The BIG feature. The feature that made PostgreSQL leap from 8.4 to 9.0. Patch was written by Fujii Masao, and committed by Heikki Linnakangas on 15th of January 2010:
Log Message: ----------- Introduce Streaming Replication. This includes two new kinds of postmaster processes, walsenders and walreceiver. Walreceiver is responsible for connecting to the primary server and streaming WAL to disk, while walsender runs in the primary server and streams WAL from disk to the client. Documentation still needs work, but the basics are there. We will probably pull the replication section to a new chapter later on, as well as the sections describing file-based replication. But let's do that as a separate patch, so that it's easier to see what has been added/changed. This patch also adds a new section to the chapter about FE/BE protocol, documenting the protocol used by walsender/walreceivxer. Bump catalog version because of two new functions, pg_last_xlog_receive_location() and pg_last_xlog_replay_location(), for monitoring the progress of replication. Fujii Masao, with additional hacking by me
What exactly does it mean?
Well. As you perhaps are aware, PostgreSQL offers replication using WAL segments – which, till 8.4, could be used to have Warm Standby, but from 9.0 you will be able to make it actually Hot Standby.
Problem with this replication is pretty simple – replication is based on files, which get rotated (and thus replication) after 16MB of data.
In some scenarios it's not a problem – if you're generating constantly at least 16MB of writes per minute – your replication lag is basically always below one minute.
But what happens if you don't have that many writes? Of course you can force WAL rotation, but this is not really good idea, and it's not suggested to force it below one minute anyway.
But now, thanks to Streaming Replication, lag should be nearly zero. Of course it's still asynchronous replication, but for most usecases – async is really good enough.
So, let's see how to set it up.
On my test machine, I have PostgreSQL binaries in /home/pgdba/work, and main datadir in /home/pgdba/data (listens on port 5850)
Now. let's setup streaming replication and standby server, on the same machine in /home/pgdba/data2, listening on 5851.

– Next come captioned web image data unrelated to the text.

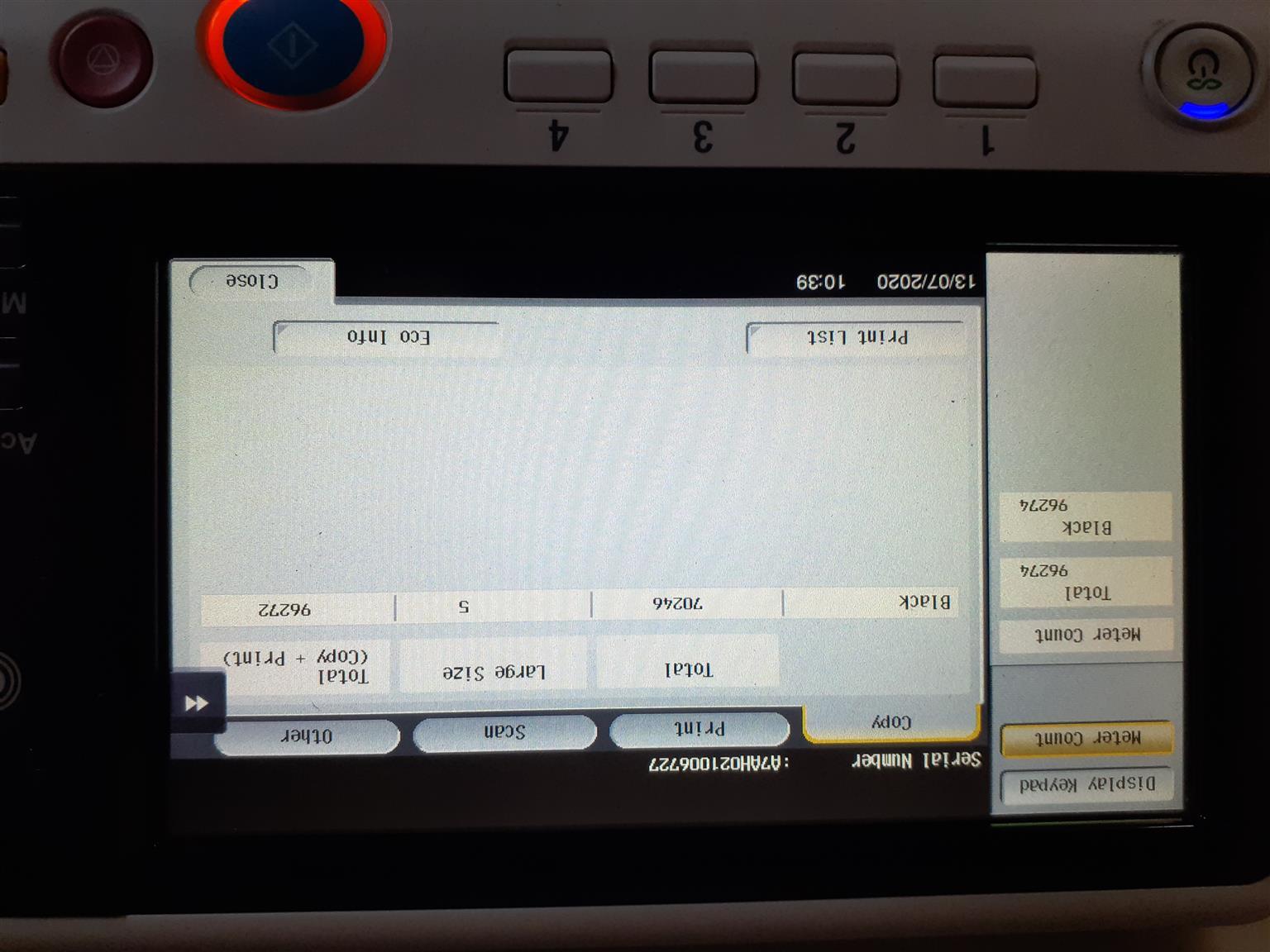Photocopy maschine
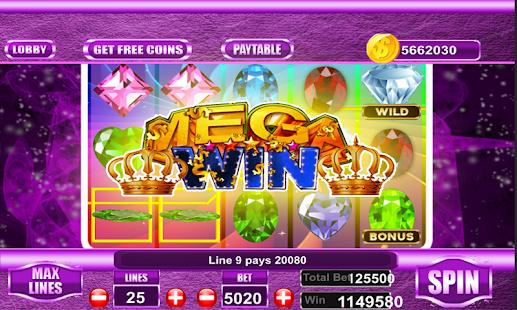 juegos de casino heart of vegas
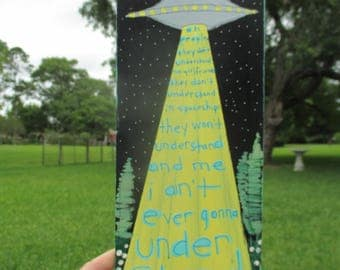 the strokes last nite lyrics painting on reclaimed wood, the strokes band, lyrics painting, rock lyrics art, alien space ship, the strokes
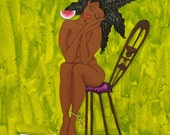Prints:5x7 TRANQUILITY Affirmation Natural Hair by karin turner KarinsArt  watermelon african american meditation JOY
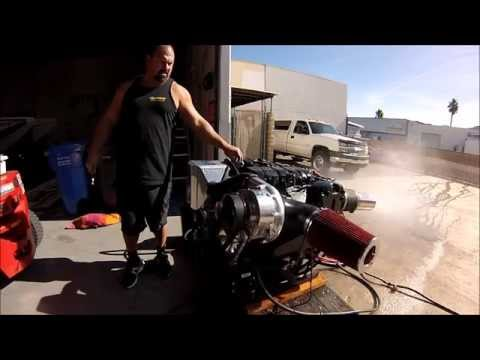 PROCHARGER INSTALLATION ON A 7.4 MERCRUISER ENGINE AT BOOSTPOWER MARINE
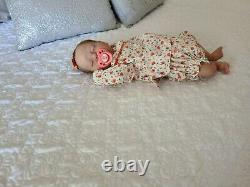 Reborn Baby NevaehLimited Edition 208/850By Cassie Brace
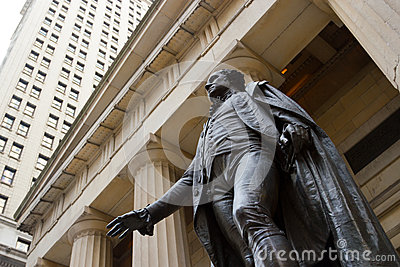Federal Hall, Wall Street, New York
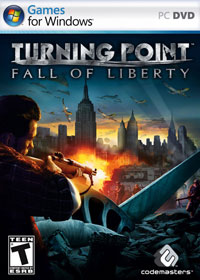 Turning Point: Fall of Liberty (PC)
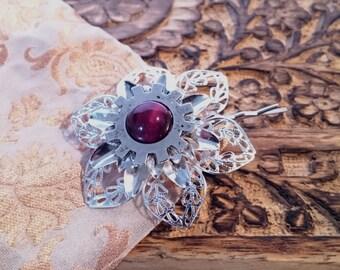 silver flower steampunk hairpin red tigerseye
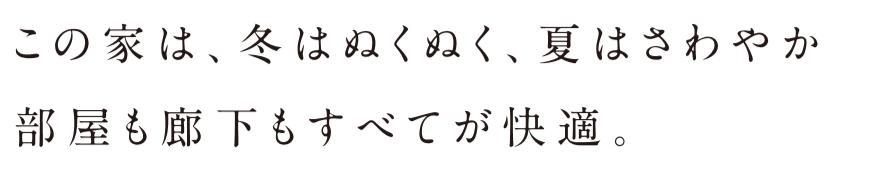 f:id:Yamatojktachikawa:20191128155613p:plain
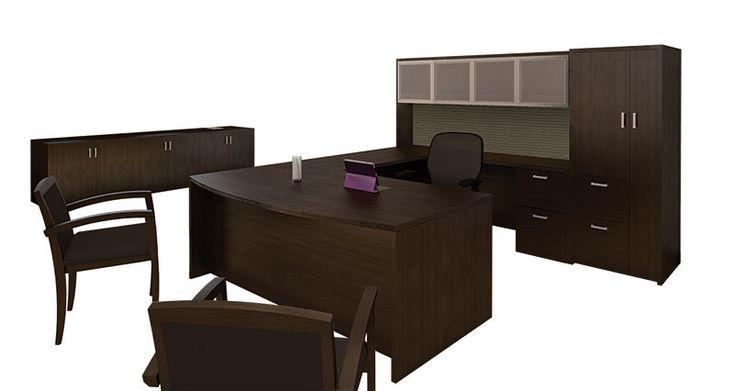 Home Office Furniture Atlanta Impressive Inspiration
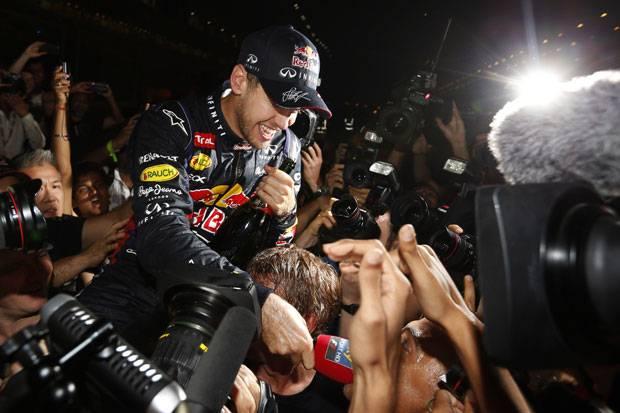 Indian Grand Prix –epilogue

First, I will need to stop main PostgreSQL:
/home/pgdba/work/bin/pg_ctl -D /home/pgdba/data stop
Now let's make some changes in config. Before applying the changes, I copied postgresql.conf to postgresql.conf.before, so I can now show you simple diff:
=> diff -u postgresql.conf.before postgresql.conf --- postgresql.conf.before 2010-01-31 23:27:24.000000000 +0100 +++ postgresql.conf 2010-01-31 23:29:29.000000000 +0100 @@ -175,9 +175,9 @@ # - Archiving - -#archive_mode = off # allows archiving to be done +archive_mode = on # allows archiving to be done # (change requires restart) -#archive_command = '' # command to use to archive a logfile segment +archive_command = 'cp "%p" /home/pgdba/wal_archive/"%f"' # command to use to archive a logfile segment #archive_timeout = 0 # force a logfile segment switch after this # number of seconds; 0 disables @@ -190,7 +190,7 @@ # - Replication - -#max_wal_senders = 0 # max number of walsender processes +max_wal_senders = 1 # max number of walsender processes #wal_sender_delay = 200ms # 1-10000 milliseconds
As you can see it's not really complicated.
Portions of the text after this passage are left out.